▸ WHAT TO WORK ON:
Reproduce verbatim only the lines from the one containing "phylum: Chordata" through the last line below, both included.

▸ EXERCISE DATA:
=-=-=-=-=

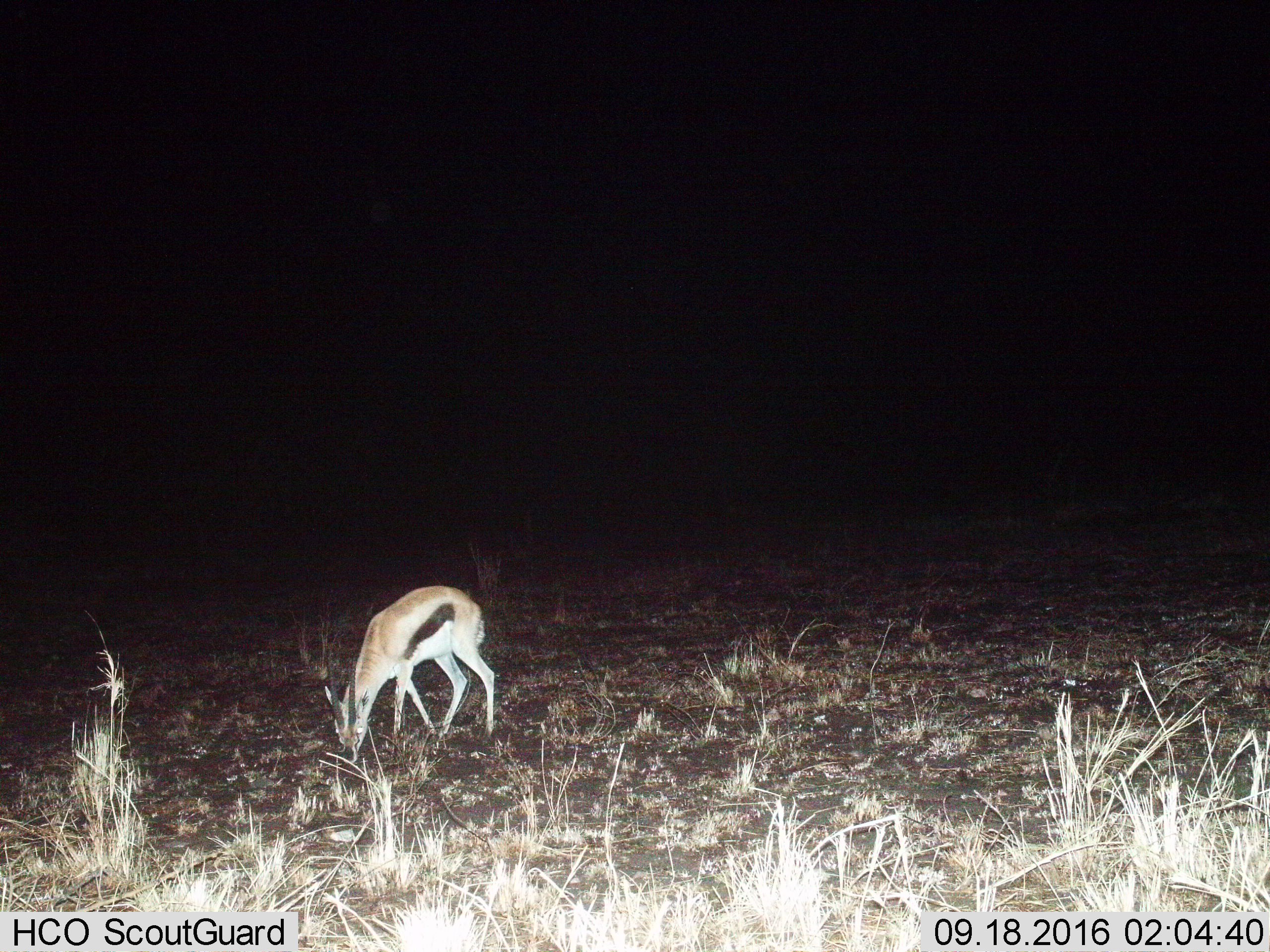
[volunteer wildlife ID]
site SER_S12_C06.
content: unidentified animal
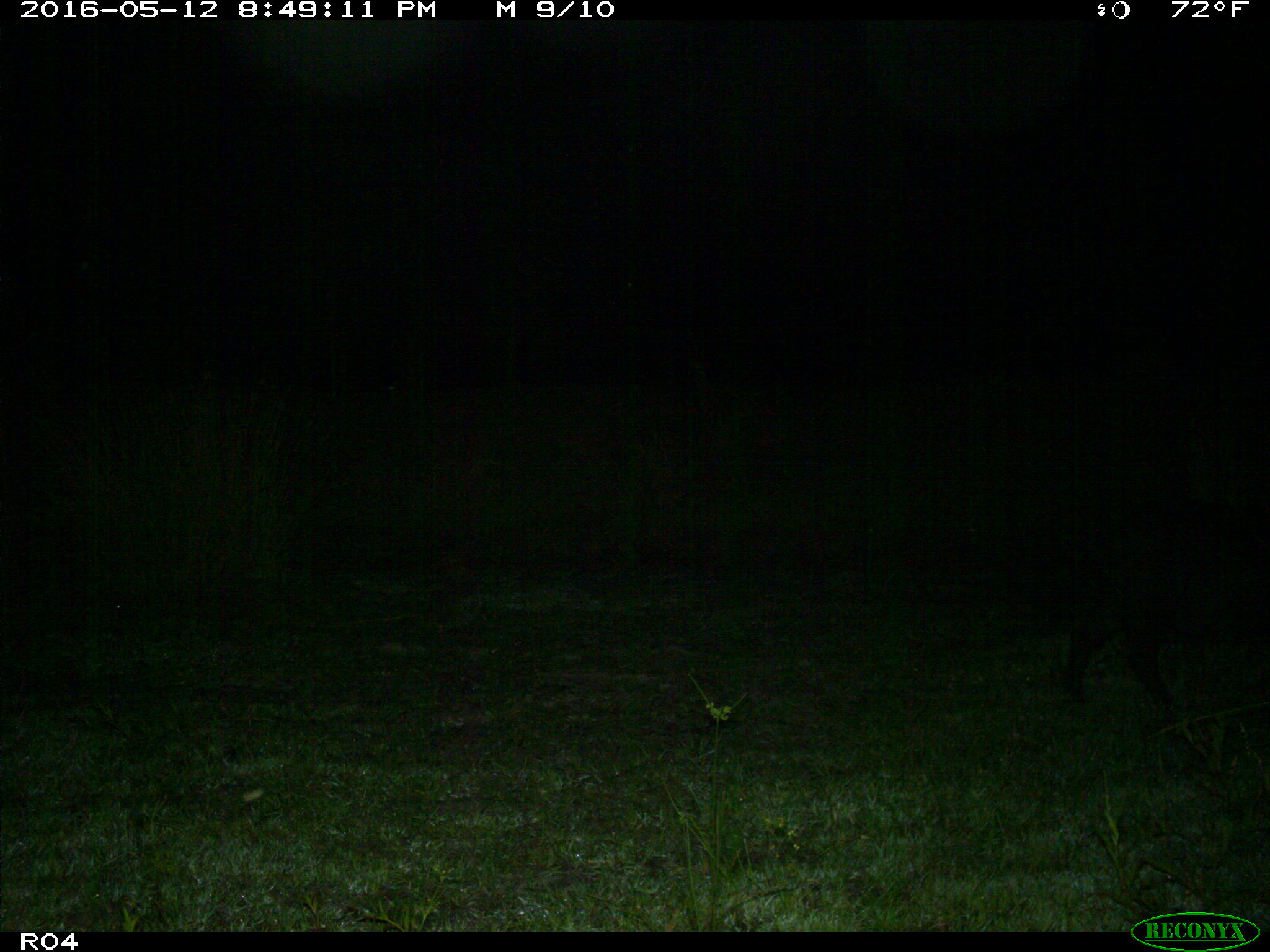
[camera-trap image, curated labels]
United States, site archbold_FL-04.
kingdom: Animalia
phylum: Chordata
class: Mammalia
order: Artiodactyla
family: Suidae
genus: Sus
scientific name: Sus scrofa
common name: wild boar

=-=-=-=-=

▸ ANSWER AREA:
phylum: Chordata
class: Mammalia
order: Artiodactyla
family: Suidae
genus: Sus
scientific name: Sus scrofa
common name: wild boar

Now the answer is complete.